## [INSTRUCTIONS TO FOLLOW]
Only the lines below between the one holding "Velour Floor Mats" and the one holding "Glukometr One Touch Select Plus Flex", inclusive, are to be reproduced word for word; the pictures are to be left out.

## [Short web captions]
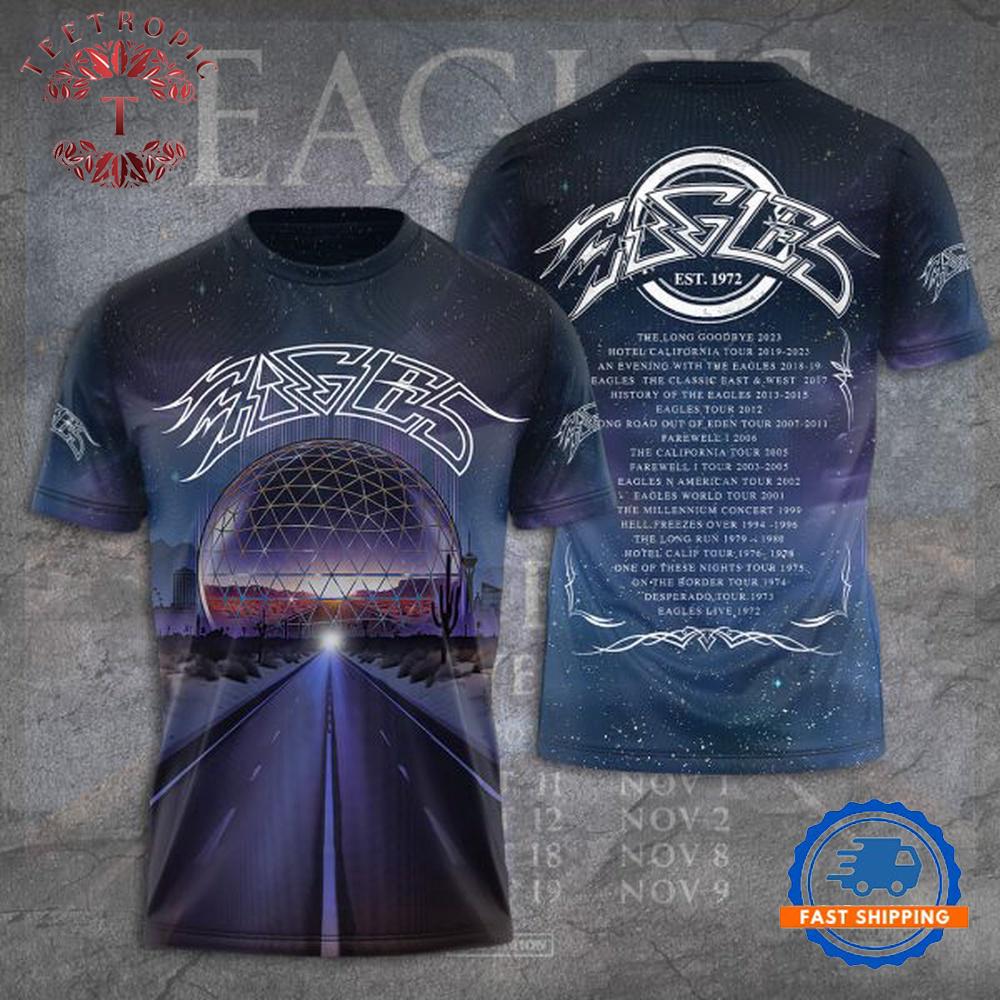 Eagles Band Classic Rock Legends 3D Shirt
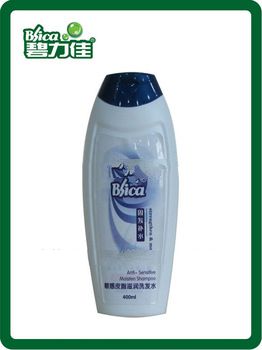 OEM HOT SELL Anti- Sensitive strengthen moisten Shampoo 400ml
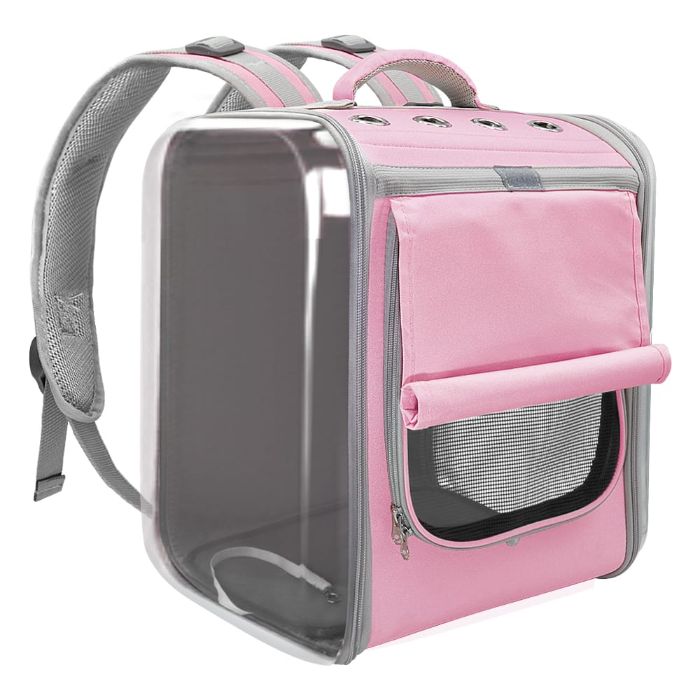 Outdoor Portable Pet Carrier For Cats & Puppy Breathable Backpack for Travelling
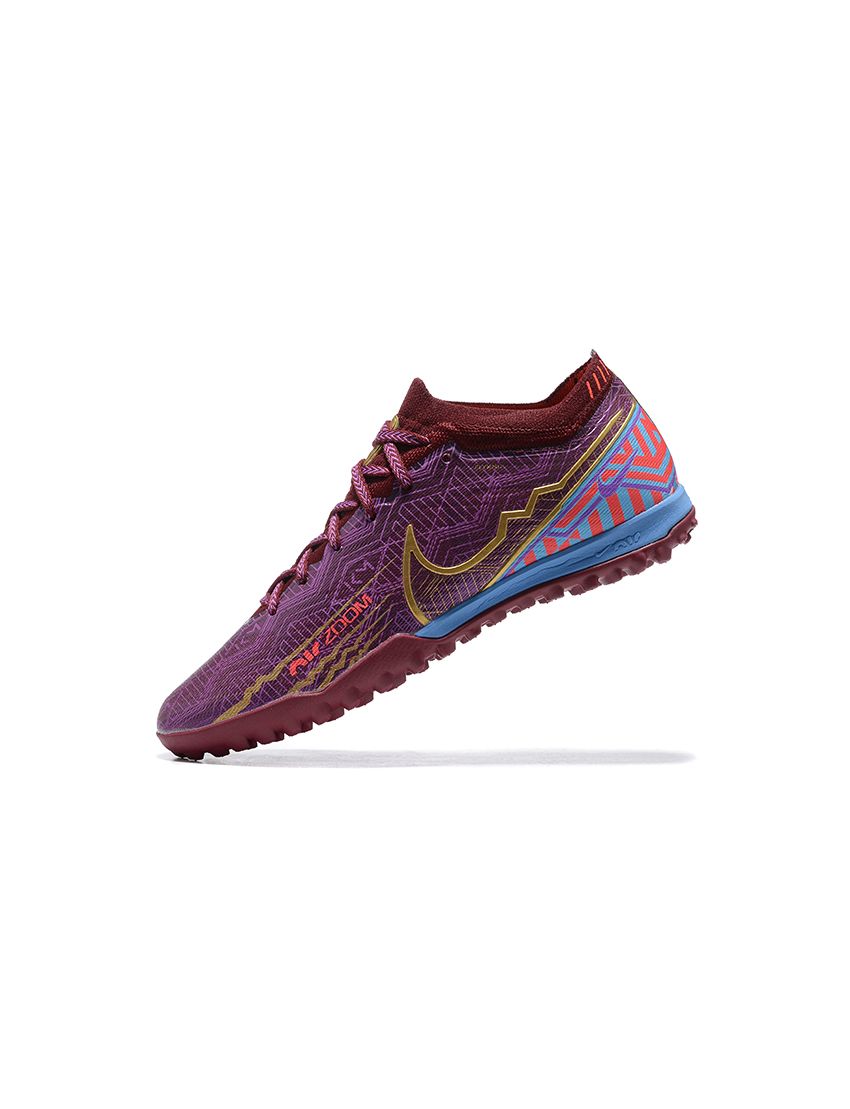 Nike Air Zoom Mercurial Vapor 15 Elite TF KM Edition - Dark Beetroot/Metallic Vivid Gold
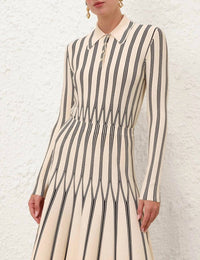 Zimmermann - Rebellion Striped Polo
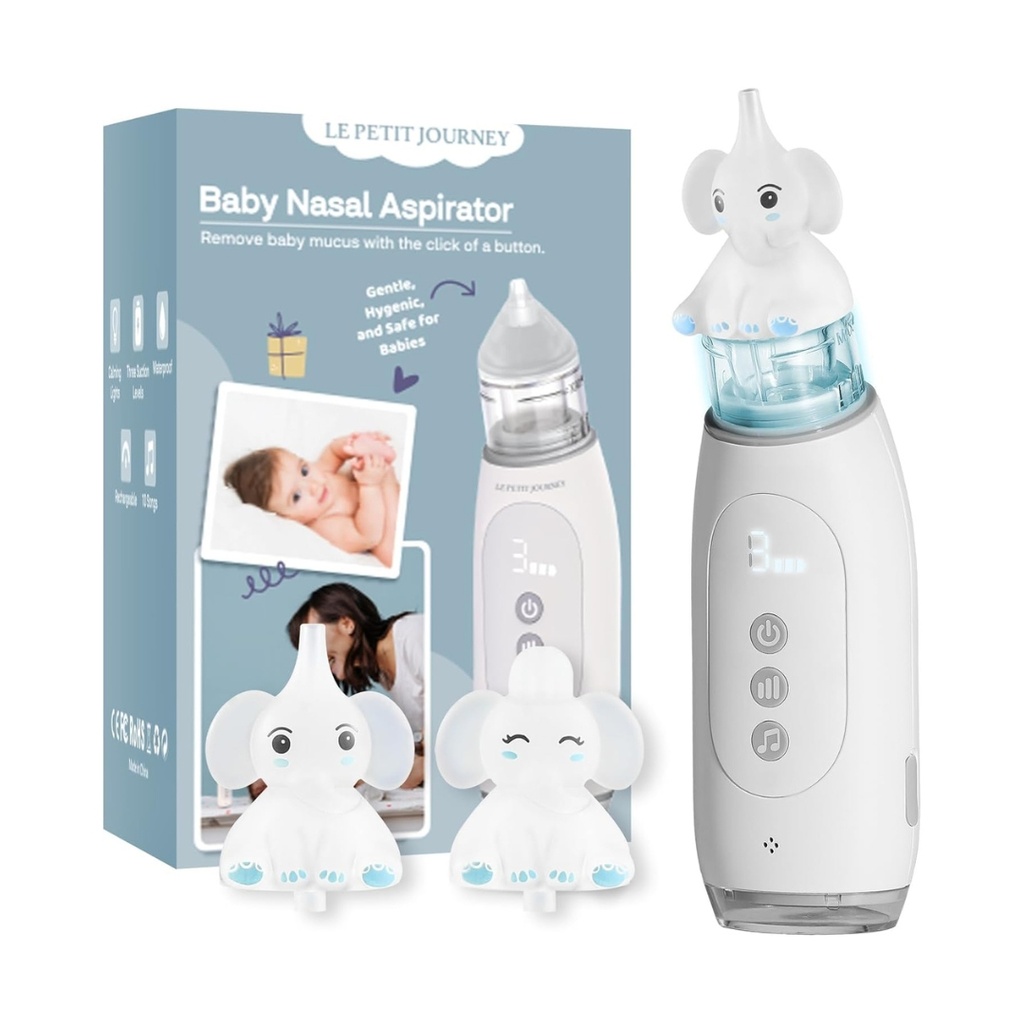 Aspirador nasal electrico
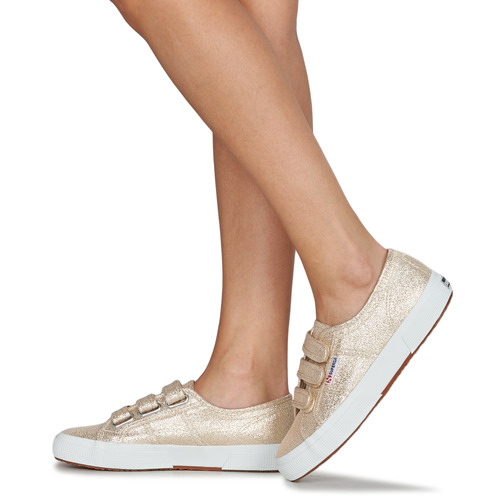 Superga - 2750 LAME STRAP - Doré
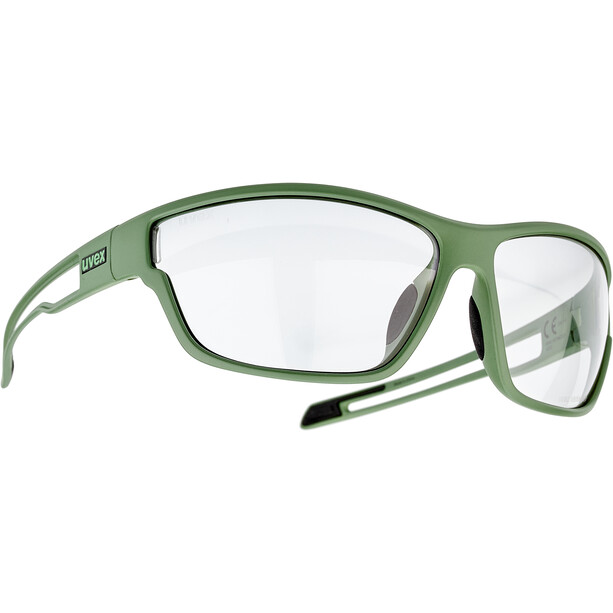 UVEX Sportstyle 806 Variomatic Okulary, zielony/szary
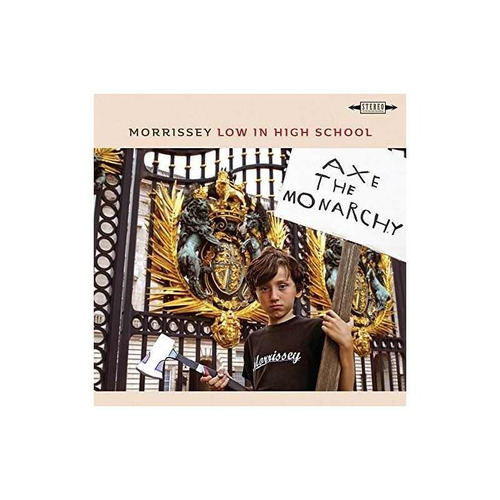 Morrissey Low In High School Clear Vinyl Includes  Do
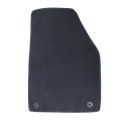 Velour Floor Mats For Porsche Cayman And Boxster 2005 2012 Custom Fit Front Driver Passenger Bottom Carpet Liners Anti Slip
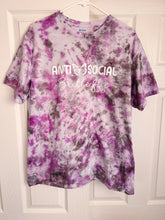 Load image into Gallery viewer, Antisocial Butterfly Tie Dye T-shirt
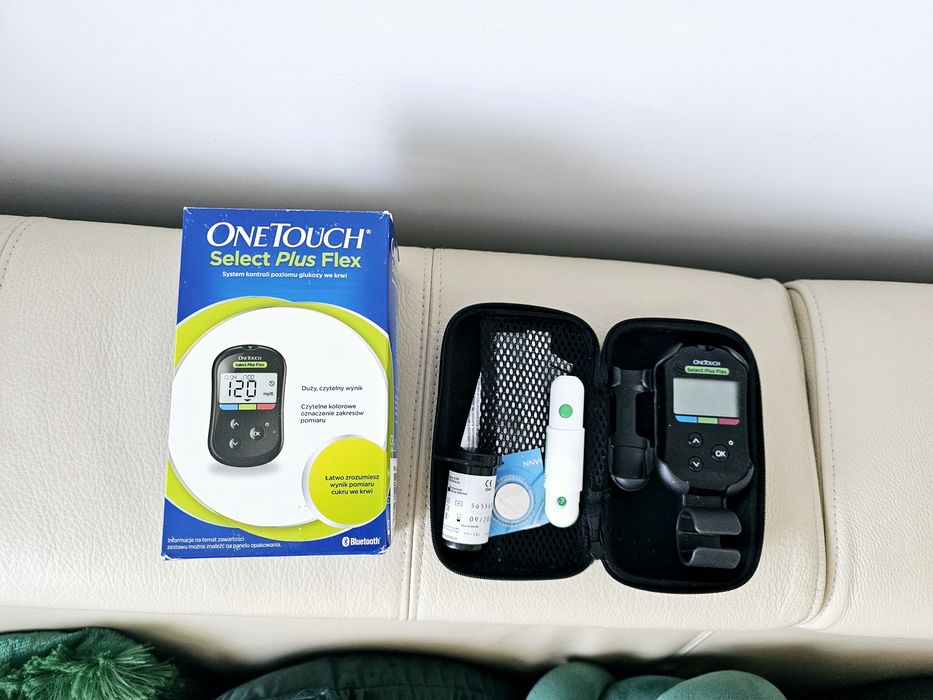 Glukometr One Touch Select Plus Flex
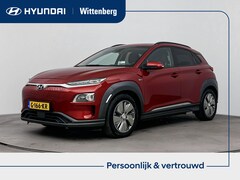 Hyundai Kona Electric - EV Premium 64 kWh | leder Interieur | elektrische verstelbare stoelen | Navi | Cruise | st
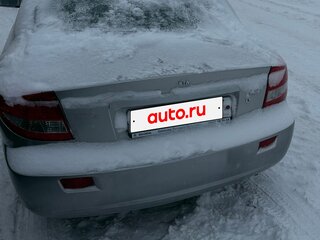 2003 Kia Rio I Рестайлинг, серебристый, 179000 рублей, вид 3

## [EXERCISE OUTPUT]
 Velour Floor Mats For Porsche Cayman And Boxster 2005 2012 Custom Fit Front Driver Passenger Bottom Carpet Liners Anti Slip
 Load image into Gallery viewer, Antisocial Butterfly Tie Dye T-shirt
 Glukometr One Touch Select Plus Flex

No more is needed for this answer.